Part of that, perhaps my favorite part, is the way that CGI dogs are built; they're big, black, and mean (at first glance, one thinks they may be giants), but are kind of pug-ish in the face. Indeed, they look maybe one notch too human, enough to give them an unusual amount of expression but not quite enough to look like cartoons or alien creatures, or make them too sympathetic It's just good enough to skirt the edge of the uncanny valley, and allows for some decent, if not quite great, action set-ups, just enough to let one acknowledge the fantasy but not enough to make it silly.

The downside to this approach of taking things seriously is that a film can easily wind up grim rather than just played straight, and that's what happens here. While few of these characters deserve to die, the film seldom offers someone to root for in a situation where they've got agency.
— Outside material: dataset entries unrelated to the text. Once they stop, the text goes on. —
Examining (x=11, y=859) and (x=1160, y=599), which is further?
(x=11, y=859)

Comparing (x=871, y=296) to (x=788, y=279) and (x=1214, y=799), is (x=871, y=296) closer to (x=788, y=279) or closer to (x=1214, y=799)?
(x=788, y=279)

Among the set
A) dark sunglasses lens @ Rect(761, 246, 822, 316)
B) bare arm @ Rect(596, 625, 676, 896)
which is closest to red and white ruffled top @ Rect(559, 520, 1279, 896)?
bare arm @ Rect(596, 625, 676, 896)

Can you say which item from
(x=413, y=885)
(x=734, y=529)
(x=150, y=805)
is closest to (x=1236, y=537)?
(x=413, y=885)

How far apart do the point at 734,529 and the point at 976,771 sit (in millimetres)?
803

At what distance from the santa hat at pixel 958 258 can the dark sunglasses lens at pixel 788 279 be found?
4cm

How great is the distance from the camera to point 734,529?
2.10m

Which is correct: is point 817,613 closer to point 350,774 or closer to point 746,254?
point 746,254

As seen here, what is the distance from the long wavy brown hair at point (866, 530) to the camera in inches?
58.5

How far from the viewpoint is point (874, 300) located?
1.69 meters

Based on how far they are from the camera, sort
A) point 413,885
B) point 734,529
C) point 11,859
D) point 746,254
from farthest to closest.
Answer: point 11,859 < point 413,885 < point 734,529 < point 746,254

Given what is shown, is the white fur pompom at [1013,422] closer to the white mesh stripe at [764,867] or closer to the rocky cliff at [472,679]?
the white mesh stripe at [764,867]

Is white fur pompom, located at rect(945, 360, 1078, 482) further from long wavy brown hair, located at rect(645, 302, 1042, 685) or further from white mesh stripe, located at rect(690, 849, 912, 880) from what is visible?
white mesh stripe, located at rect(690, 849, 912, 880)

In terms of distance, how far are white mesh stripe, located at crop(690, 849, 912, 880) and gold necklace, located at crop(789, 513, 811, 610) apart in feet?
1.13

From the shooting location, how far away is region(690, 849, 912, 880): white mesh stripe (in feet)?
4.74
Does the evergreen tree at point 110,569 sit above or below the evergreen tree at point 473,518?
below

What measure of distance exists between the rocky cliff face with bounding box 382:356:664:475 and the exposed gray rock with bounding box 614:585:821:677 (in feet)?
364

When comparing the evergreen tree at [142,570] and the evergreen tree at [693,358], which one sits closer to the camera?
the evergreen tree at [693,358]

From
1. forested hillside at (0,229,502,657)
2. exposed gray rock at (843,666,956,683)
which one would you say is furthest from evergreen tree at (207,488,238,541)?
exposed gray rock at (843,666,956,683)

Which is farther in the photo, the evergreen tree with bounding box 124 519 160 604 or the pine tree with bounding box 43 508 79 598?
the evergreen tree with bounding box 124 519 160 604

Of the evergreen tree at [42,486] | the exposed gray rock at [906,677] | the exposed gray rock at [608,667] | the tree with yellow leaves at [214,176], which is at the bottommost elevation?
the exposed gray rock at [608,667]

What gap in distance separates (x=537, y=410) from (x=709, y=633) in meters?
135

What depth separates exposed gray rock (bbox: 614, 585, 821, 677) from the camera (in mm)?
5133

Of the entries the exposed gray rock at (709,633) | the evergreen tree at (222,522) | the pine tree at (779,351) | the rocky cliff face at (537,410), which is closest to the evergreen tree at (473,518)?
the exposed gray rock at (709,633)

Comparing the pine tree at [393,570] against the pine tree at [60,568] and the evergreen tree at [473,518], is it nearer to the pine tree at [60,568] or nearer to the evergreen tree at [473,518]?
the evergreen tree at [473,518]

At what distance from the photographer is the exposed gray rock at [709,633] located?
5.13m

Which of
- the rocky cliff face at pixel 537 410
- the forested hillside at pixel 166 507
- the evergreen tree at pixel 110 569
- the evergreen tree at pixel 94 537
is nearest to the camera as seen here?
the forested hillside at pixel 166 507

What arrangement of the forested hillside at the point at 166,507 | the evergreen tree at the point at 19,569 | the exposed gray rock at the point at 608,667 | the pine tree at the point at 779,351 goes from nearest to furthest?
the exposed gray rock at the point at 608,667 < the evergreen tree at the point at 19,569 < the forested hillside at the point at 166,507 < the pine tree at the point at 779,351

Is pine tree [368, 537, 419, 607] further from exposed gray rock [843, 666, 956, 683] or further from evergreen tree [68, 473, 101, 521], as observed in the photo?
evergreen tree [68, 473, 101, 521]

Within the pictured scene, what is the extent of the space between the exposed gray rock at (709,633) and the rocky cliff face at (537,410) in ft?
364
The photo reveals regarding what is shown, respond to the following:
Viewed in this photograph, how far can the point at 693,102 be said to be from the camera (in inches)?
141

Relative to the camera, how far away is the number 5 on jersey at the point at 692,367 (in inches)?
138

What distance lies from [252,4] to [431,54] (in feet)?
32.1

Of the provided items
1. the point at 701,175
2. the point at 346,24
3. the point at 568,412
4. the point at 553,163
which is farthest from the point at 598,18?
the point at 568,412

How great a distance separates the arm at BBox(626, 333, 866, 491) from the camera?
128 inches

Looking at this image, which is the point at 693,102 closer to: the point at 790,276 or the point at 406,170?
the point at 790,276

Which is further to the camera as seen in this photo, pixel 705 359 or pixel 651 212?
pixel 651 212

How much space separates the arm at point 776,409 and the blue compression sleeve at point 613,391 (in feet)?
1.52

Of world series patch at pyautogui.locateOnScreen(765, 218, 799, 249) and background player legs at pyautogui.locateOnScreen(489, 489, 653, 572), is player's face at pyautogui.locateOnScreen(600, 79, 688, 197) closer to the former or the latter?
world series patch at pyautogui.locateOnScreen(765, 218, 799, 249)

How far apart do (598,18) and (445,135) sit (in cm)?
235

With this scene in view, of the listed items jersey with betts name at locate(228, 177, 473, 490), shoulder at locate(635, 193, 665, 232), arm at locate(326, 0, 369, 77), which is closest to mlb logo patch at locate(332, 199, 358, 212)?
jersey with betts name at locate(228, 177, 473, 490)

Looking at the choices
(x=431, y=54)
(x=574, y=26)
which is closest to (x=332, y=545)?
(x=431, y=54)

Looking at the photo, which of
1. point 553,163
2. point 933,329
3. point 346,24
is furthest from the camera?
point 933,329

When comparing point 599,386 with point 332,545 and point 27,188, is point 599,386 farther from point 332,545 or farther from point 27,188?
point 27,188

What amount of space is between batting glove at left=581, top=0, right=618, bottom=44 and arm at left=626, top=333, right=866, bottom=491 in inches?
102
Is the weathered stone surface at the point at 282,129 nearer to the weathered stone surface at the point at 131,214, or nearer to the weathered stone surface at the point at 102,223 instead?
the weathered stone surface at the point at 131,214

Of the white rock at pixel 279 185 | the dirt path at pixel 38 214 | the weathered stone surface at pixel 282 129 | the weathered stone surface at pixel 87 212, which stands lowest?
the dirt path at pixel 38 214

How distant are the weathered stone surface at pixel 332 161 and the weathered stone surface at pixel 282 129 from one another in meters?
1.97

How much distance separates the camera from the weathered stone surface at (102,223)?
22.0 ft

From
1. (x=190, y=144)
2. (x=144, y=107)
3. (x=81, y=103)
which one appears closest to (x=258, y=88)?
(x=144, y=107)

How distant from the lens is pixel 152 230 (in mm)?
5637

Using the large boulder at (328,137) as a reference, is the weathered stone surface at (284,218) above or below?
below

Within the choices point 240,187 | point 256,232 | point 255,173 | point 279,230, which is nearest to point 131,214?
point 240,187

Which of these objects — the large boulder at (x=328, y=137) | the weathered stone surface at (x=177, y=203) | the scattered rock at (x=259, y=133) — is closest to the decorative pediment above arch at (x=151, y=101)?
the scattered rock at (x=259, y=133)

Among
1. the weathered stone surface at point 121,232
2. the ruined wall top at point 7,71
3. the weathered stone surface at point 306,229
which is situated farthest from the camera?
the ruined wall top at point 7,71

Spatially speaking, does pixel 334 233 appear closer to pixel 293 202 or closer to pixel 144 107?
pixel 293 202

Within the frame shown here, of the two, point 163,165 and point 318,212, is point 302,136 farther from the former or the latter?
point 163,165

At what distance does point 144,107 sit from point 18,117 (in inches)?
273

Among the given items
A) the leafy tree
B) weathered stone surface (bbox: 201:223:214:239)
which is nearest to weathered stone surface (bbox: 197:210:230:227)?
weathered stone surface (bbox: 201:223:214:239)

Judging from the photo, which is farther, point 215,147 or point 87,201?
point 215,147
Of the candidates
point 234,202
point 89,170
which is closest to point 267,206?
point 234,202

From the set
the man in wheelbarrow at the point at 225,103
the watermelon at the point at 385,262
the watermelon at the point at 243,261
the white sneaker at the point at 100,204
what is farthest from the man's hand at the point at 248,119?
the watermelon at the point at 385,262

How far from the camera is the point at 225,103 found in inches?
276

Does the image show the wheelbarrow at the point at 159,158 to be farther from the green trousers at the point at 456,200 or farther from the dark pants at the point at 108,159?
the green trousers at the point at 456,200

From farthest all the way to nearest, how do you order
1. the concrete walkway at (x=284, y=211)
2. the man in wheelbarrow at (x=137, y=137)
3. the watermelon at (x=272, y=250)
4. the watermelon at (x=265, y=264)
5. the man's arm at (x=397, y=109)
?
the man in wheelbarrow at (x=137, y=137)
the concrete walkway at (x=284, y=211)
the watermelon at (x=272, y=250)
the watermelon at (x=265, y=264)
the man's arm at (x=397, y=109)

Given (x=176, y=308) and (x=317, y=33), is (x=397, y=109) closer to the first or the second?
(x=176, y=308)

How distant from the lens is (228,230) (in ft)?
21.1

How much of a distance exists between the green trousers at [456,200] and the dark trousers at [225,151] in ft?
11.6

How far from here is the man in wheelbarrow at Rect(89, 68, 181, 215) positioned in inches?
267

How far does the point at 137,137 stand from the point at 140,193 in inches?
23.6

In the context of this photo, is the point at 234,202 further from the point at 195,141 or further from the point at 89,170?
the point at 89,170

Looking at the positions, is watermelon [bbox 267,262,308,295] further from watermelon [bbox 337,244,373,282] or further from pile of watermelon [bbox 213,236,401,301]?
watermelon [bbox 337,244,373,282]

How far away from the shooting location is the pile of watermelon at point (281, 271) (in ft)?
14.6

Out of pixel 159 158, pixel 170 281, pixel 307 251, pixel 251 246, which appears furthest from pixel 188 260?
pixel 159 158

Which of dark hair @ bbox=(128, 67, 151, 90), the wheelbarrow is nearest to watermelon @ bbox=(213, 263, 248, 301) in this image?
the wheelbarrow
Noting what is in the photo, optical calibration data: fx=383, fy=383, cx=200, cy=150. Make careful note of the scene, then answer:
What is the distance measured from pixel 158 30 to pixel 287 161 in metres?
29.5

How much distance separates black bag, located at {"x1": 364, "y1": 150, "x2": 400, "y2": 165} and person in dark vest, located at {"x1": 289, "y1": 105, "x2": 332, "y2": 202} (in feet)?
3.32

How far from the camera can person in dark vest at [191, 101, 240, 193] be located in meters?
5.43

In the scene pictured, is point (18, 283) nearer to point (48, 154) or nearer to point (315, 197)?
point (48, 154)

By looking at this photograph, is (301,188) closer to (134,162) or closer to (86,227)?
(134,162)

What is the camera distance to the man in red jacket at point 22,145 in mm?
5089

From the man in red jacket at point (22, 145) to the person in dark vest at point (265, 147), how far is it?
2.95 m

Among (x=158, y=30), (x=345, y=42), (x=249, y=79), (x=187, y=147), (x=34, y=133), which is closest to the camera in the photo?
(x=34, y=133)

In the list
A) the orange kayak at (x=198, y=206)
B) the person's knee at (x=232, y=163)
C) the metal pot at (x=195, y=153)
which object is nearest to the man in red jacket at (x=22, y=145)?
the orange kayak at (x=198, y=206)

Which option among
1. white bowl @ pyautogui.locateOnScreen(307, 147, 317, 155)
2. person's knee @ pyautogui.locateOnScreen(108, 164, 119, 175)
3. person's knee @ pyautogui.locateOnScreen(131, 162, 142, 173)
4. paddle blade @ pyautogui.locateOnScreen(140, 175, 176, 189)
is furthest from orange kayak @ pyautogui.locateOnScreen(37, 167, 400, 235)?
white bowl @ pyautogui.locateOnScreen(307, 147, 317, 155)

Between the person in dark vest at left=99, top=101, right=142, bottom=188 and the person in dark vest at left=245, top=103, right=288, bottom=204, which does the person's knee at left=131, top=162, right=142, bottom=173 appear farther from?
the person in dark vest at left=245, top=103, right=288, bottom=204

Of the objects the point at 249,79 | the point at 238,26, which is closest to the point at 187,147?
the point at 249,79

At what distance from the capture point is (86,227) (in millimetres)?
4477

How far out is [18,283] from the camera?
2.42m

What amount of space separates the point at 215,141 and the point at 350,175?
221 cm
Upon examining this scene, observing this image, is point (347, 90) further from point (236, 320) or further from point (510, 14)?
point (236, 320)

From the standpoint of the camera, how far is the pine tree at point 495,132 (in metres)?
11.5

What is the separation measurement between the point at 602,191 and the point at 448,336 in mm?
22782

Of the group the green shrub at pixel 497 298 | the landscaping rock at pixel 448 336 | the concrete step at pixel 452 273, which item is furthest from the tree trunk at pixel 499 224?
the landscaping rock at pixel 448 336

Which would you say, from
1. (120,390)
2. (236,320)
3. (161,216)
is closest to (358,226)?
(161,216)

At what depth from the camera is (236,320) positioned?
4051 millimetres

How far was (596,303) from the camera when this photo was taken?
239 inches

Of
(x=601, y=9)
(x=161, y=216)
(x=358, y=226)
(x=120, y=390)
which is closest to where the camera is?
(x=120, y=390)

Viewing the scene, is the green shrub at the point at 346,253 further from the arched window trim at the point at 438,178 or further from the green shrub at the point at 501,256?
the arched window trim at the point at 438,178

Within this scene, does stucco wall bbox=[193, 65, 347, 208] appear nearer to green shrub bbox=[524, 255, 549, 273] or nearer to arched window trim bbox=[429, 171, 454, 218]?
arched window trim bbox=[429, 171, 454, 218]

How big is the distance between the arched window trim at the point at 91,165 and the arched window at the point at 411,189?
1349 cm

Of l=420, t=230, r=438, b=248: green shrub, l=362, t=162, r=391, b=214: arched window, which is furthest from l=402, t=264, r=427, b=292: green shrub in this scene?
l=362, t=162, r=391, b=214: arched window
The group never really jells as one that's really interesting to spend time with, and when they're split up but only a few really have something to do - mostly Lee Sun-kyun's Jung-won, who is the film's most abrasive character - you don't really miss the rest as they disappear. A film like this has to either have compelling subplots or problems to solve on top of the high concept, and Project Silence often stops at just the clever idea.

That said, it's not nearly as dreary as the other genre movie that opened this weekend, the highly-polished but utterly fun-free Longlegs; you can have some fun in it. I can't help but wonder how much more fun it would have been if we spent half as much time with the golfer and her dotty sister as with the guy with a security clearance.